▸ **Passage shown**:

How to Run AI-Powered CAE Simulations

In modern engineering, the pace of innovation is closely linked to the ability to perform accelerated simulations. Computer-aided engineering (CAE) plays a vital role in the design of optimal and reliable engineering products by helping verify performance and safety. Traditional numerical simulations produce accurate results but often require hours, days, or even weeks to run. These lengthy simulations make it challenging to explore many design options and maintain an efficient feedback loop between design and analysis.

To reduce simulation time, engineers are increasingly using physics-based AI models as surrogates. Trained on data from traditional simulations, these models can predict outcomes significantly faster, often in seconds or minutes. This rapid generation of approximate solutions enables engineers to quickly explore a wider range of design alternatives.

This approach doesn’t replace traditional solvers; instead, it complements them. Surrogate models are excellent for initial exploration, helping to pinpoint promising designs that can then be validated using more precise, trusted solvers.

This post presents an end-to-end reference workflow for an automotive aerodynamics use case that enables software developers and engineers to leverage the benefits of AI-powered simulations. It is modular, adaptable beyond external aerodynamics, and built on NVIDIA technologies. The following sections guide you through each stage and tool in the workflow:

Data preprocessing with NVIDIA PhysicsNeMo Curator: This library is a submodule of PhysicsNeMo that helps organize and process engineering and scientific datasets, making it easier and faster to set up AI model training workflows.
AI physics model training with NVIDIA PhysicsNeMo: PhysicsNeMo is a framework designed for building and training physics AI models, leveraging state-of-the-art architectures.
Deployment and inference with NVIDIA NIM microservices: A streamlined and scalable solution for deploying pretrained models, making AI-powered predictions accessible through simple, standard APIs.
Real-time, interactive visualization with NVIDIA Omniverse and Kit-CAE: A new development platform for building digital twins, Kit-CAE enables engineers to explore large CAE simulation datasets in realistic 3D environments. Leveraging Kit data delegates and APIs, it combines powerful data handling with collaborative, photorealistic visualization.

▸ **Requests**:
• a. In the article on AI-powered CAE simulations, how long can traditional numerical simulations take to run?
• b. Decide whether each statement agrees with the article on AI-powered CAE simulations, and back each yes or no with the deciding words quoted from it: (i) Surrogate models are meant to replace traditional solvers. (ii) The workflow in the post is built for an automotive aerodynamics use case. (iii) Physics-based AI models are trained on data from traditional simulations.
• c. Carry on the article on AI-powered CAE simulations from the point where it stops.

▸ **Records supplied**:
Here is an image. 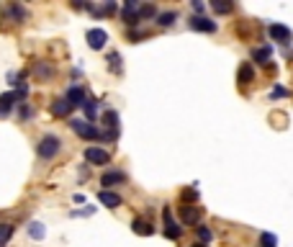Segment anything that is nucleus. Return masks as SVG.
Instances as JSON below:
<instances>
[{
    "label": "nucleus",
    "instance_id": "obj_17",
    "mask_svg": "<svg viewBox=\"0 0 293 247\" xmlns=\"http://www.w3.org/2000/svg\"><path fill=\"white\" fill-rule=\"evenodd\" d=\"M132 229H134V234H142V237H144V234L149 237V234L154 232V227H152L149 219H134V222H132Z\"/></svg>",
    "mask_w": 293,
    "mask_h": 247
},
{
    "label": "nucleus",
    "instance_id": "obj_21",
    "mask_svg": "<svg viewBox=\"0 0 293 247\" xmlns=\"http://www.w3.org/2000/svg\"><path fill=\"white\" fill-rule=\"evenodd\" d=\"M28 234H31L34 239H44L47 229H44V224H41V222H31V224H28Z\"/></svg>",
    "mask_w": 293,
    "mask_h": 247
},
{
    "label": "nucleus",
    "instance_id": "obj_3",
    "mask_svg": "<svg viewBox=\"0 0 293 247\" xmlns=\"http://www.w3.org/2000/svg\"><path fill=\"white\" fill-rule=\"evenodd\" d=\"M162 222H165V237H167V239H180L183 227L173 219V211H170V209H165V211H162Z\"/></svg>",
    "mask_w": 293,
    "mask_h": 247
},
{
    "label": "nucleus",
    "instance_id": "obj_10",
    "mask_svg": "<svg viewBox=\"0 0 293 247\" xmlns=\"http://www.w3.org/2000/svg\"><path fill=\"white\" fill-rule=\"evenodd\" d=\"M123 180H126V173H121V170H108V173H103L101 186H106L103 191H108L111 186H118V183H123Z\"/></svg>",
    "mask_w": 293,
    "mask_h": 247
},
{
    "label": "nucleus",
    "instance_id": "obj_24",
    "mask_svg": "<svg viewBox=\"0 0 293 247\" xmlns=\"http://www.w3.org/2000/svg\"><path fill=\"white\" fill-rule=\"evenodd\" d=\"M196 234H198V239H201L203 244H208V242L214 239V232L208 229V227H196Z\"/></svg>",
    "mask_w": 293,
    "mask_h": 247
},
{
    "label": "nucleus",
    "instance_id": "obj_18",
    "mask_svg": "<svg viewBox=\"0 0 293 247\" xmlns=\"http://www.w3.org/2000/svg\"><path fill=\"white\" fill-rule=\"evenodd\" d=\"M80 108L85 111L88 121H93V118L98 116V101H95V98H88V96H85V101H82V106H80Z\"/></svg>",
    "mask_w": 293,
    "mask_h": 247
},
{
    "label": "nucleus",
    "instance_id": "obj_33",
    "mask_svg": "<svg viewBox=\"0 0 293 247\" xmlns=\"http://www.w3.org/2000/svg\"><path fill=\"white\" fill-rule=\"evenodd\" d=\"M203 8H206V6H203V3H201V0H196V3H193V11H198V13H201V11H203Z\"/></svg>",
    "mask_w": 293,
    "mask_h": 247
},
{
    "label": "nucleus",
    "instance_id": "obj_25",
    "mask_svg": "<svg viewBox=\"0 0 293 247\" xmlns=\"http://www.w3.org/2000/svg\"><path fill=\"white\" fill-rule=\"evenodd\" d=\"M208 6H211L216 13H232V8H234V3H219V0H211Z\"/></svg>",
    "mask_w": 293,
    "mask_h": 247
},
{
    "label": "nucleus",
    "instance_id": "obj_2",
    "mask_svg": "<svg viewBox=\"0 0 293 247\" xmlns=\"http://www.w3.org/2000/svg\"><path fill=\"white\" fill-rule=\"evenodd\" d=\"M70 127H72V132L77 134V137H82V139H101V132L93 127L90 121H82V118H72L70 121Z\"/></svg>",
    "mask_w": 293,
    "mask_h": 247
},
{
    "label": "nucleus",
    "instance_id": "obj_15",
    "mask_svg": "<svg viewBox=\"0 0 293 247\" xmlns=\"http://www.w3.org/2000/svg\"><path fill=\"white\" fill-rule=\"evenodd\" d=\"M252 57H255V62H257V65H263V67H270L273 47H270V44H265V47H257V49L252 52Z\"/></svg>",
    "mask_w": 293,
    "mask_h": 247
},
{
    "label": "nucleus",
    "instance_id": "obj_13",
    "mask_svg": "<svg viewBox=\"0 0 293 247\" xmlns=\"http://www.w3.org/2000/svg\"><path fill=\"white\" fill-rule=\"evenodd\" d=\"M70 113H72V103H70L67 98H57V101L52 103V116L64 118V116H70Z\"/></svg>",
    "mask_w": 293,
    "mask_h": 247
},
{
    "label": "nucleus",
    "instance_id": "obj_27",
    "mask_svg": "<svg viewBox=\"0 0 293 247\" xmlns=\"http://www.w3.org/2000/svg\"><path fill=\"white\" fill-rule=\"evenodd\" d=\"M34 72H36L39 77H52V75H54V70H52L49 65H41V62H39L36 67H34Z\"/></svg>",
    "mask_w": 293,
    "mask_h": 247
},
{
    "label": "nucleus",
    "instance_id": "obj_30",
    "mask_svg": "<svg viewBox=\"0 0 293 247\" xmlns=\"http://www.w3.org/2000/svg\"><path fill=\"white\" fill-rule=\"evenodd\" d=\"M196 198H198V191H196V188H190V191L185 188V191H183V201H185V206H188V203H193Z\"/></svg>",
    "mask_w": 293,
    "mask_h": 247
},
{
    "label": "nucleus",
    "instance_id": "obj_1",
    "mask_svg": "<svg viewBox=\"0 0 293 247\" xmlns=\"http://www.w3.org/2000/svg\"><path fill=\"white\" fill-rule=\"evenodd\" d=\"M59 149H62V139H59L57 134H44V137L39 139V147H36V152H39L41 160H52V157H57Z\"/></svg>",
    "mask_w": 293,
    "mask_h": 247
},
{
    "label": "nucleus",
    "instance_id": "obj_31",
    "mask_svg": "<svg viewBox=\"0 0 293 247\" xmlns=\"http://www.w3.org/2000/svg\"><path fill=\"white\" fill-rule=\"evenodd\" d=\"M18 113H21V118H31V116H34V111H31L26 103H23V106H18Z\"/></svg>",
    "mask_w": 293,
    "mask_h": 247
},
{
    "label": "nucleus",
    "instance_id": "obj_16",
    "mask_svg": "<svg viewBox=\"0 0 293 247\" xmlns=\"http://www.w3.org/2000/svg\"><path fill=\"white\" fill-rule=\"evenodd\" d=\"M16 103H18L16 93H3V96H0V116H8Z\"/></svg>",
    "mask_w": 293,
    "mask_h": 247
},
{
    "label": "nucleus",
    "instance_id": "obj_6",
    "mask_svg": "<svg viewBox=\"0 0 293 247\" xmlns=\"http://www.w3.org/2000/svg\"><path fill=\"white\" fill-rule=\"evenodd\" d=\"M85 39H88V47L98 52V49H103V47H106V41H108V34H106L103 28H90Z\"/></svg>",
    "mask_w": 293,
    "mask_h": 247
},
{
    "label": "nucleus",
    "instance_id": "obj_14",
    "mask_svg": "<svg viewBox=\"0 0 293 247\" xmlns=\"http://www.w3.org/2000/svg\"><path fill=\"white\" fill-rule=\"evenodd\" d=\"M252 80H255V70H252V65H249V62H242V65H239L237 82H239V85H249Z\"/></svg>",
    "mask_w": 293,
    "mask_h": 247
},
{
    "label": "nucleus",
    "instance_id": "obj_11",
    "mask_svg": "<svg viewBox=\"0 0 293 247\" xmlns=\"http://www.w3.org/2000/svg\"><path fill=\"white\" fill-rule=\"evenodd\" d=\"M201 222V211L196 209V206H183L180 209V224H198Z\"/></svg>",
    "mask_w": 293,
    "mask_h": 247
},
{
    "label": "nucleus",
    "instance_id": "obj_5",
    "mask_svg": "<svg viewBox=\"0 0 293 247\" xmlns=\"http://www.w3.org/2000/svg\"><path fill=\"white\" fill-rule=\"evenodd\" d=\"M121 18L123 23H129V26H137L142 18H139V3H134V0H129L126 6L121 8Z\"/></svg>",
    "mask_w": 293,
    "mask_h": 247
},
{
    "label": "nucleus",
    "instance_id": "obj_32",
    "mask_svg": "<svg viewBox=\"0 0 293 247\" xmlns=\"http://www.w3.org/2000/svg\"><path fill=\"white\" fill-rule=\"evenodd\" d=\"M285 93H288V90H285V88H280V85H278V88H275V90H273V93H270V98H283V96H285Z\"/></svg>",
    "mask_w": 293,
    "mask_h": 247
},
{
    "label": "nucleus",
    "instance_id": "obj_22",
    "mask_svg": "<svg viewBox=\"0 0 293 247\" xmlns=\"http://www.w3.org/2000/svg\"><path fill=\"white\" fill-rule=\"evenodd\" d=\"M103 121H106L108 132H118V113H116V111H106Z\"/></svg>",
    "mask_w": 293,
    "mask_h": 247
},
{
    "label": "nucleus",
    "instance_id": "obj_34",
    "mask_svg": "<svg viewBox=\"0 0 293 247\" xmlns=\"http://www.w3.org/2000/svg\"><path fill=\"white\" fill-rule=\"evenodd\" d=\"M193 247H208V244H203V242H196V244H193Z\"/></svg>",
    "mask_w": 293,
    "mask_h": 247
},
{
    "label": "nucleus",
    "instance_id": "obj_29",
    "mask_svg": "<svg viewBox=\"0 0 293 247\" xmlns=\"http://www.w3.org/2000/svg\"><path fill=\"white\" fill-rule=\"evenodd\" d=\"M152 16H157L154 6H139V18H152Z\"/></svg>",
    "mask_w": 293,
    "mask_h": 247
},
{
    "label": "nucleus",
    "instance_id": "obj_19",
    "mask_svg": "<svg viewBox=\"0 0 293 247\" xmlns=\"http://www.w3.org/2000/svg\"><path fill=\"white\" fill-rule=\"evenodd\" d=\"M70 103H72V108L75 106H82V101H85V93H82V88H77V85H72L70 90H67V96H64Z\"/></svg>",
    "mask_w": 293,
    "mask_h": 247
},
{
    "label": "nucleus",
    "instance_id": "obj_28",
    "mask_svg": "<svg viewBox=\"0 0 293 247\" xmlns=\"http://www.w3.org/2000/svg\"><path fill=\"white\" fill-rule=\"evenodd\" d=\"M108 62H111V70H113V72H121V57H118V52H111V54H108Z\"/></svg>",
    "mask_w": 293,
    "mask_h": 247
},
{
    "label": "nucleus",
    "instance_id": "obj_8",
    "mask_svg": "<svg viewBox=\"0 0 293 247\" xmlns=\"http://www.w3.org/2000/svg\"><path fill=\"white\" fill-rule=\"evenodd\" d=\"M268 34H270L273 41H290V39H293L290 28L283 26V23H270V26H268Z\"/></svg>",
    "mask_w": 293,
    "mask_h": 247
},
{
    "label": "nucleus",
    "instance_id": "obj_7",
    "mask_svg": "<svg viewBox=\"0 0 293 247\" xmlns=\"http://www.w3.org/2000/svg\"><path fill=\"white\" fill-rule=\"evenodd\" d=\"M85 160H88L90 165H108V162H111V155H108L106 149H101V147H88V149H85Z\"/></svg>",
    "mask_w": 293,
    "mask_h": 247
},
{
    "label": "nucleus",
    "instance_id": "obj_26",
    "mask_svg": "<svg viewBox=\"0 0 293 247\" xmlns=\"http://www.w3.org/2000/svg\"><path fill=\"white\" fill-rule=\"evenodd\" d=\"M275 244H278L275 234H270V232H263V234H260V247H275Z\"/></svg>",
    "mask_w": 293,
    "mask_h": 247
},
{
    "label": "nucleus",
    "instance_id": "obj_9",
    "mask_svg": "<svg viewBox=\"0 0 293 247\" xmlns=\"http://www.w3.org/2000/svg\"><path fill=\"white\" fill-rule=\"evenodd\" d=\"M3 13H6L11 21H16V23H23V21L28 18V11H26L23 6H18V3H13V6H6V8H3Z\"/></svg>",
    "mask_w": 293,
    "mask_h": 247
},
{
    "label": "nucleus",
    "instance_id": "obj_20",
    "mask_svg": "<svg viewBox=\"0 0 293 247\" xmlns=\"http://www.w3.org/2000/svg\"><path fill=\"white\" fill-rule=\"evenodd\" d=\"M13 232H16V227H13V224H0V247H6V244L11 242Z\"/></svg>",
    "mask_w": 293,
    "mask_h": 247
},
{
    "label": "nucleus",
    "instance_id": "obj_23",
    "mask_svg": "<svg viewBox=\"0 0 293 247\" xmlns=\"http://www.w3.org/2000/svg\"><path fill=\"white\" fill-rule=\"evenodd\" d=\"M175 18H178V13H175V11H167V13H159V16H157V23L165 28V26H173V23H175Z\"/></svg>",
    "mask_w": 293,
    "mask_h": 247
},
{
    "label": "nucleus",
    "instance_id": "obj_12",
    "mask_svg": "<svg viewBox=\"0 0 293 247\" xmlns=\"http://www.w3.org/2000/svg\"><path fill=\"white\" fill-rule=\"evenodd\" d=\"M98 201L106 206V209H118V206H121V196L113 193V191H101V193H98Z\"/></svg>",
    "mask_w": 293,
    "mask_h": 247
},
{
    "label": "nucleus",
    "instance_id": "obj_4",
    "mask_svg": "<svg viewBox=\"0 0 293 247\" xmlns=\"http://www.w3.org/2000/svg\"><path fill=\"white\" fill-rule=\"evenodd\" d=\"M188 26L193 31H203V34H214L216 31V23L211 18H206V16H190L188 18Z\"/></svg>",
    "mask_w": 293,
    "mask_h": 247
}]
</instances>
...
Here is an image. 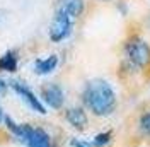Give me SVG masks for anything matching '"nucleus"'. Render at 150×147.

▸ **Responses**:
• a. Hours, days, or even weeks.

• b.
(i) No: "This approach doesn’t replace traditional solvers; instead, it complements them."
(ii) Yes: "an end-to-end reference workflow for an automotive aerodynamics use case"
(iii) Yes: "Trained on data from traditional simulations"

• c.
To showcase the full end-to-end workflow, we’re using a lightweight yet insightful dataset featuring multiple Ahmed body designs simulated across a range of inlet Reynolds numbers. This dataset includes 3D geometry, pressure distributions, and wall shear stress fields, making it ideal for aerodynamic simulations. Its compact size enables quick experiments without heavy storage or compute needs, making it ideal for teaching, prototyping, and rapid iteration. For more details, download the dataset. And if you’re ready to put your own proprietary CAE data into action, get started with the PhysicsNeMo platform.

Reference workflow for CAE. — *Figure 1. The reference workflow for CAE includes data preprocessing, training, inference, and visualization*

Data preprocessing with NVIDIA PhysicsNeMo Curator

PhysicsNeMo is an open source deep learning framework for building, training, and fine-tuning AI models for physics-based simulations. It supports various models, including neural operators and graph neural networks (GNNs). DoMINO (Decomposable Multi-scale Iterative Neural Operator) and X-MeshGraphNet are advanced architectures within PhysicsNeMo: DoMINO, a multiscale neural operator, predicts flow fields in large-scale simulations like automotive aerodynamics. X-MeshGraphNet, an enhanced GNN, overcomes scalability and mesh-dependency issues by constructing graphs directly from geometry files, making it efficient for physics simulations.

PhysicsNeMo Curator is the main engine for DoMINO data preprocessing, accelerating ETL (extraction, transformation, and loading) of scientific and engineering datasets using GPU. Its specialized DoMINO ETL pipeline converts raw VTK (.vtu, .vtp) and STL files into ML-ready formats like Zarr or NumPy. It handles geometry, volume, and surface meshes, extracting and non-dimensionalizing fields like pressure and wall shear stress, computing derived quantities, and optionally decimating meshes. Outputs are compressed, chunked, and metadata-preserved for reproducibility.

For X-MeshGraphNet, preprocessing uses preprocessing.py to convert 3D mesh data into partitioned graphs, with nodes storing surface variables and edges capturing relationships. VTK, PyVista, and DGL are used, and outputs are saved as *.bin files for training. This workflow will eventually integrate into PhysicsNeMo Curator.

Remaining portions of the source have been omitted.